::: Passage provided :::

In order to derive \(S^{(S)}_\mathrm{ES}\) we have used the background equations (2.24) and (2.25) and we have dropped total derivatives. Notice that the field metric \(K_{ij}\) is totally general in this expression and does not have to satisfy Eq. (2.20), which is characteristic of renormalisable theories.

The fact that the time-derivative of the perturbation \(\Phi \) does not appear in the action above tells us that it should be considered as a non-dynamical field.

One might wonder why there are no more than two time-derivatives in the action for scalar perturbations even if we started from an action with four derivatives. The reason is that in Einstein gravity there is no independent degrees of freedom in the scalar sector, while with the addition of the Weyl-squared term we should find one degree of freedom (the one corresponding to the helicity-0 component of the massive spin-2 field). If we had found four time-derivatives in the scalar action we would instead have two scalar degrees of freedom instead of one because a four-derivative system can always been interpreted as a two-derivative system with the number of degrees of freedom doubled.

:::

*Problems and tasks*:
**a)** Return the stretch of the passage on scalar perturbations from "The fact that" through "a non-dynamical field.", copied word for word.
**b)** Answer these from the passage on scalar perturbations:
(i) Which background equations were used to derive the action?
(ii) What about the perturbation \(\Phi \) shows that it should be treated as a non-dynamical field?
(iii) How many scalar degrees of freedom should appear once the Weyl-squared term is added?

::: Raw records :::

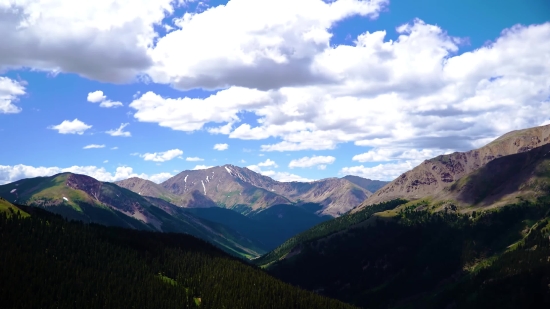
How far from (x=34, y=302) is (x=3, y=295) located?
13.3 m

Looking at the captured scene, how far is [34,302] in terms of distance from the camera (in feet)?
648

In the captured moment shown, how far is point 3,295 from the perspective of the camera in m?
195
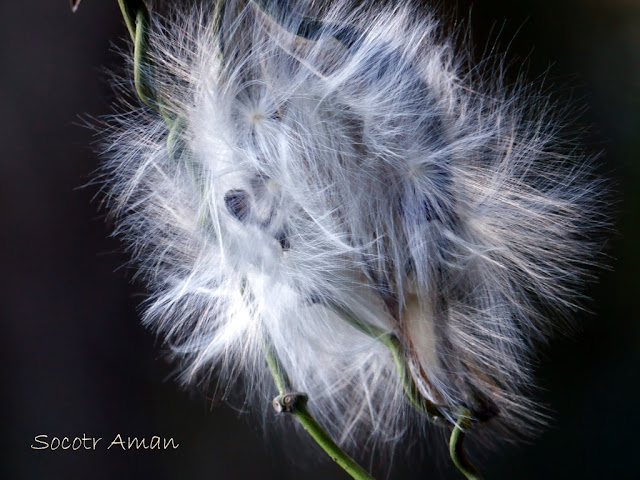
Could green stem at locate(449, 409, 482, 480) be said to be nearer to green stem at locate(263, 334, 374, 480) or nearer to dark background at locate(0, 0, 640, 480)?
green stem at locate(263, 334, 374, 480)

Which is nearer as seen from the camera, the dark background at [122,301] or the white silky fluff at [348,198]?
the white silky fluff at [348,198]

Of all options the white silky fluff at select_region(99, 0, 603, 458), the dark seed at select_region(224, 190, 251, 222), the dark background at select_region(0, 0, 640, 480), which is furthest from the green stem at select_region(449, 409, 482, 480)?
the dark background at select_region(0, 0, 640, 480)

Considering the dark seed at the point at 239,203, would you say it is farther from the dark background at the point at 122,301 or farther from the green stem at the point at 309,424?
the dark background at the point at 122,301

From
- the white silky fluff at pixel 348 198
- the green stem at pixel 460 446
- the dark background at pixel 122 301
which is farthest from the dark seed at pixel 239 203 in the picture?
the dark background at pixel 122 301

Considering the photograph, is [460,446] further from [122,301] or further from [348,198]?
[122,301]

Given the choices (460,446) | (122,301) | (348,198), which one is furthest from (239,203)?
(122,301)

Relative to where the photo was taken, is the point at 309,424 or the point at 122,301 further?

:::

*Replies*:
**a)**
The fact that the time-derivative of the perturbation \(\Phi \) does not appear in the action above tells us that it should be considered as a non-dynamical field.

**b)**
(i) Equations (2.24) and (2.25).
(ii) Its time-derivative does not appear in the action.
(iii) One, corresponding to the helicity-0 component of the massive spin-2 field.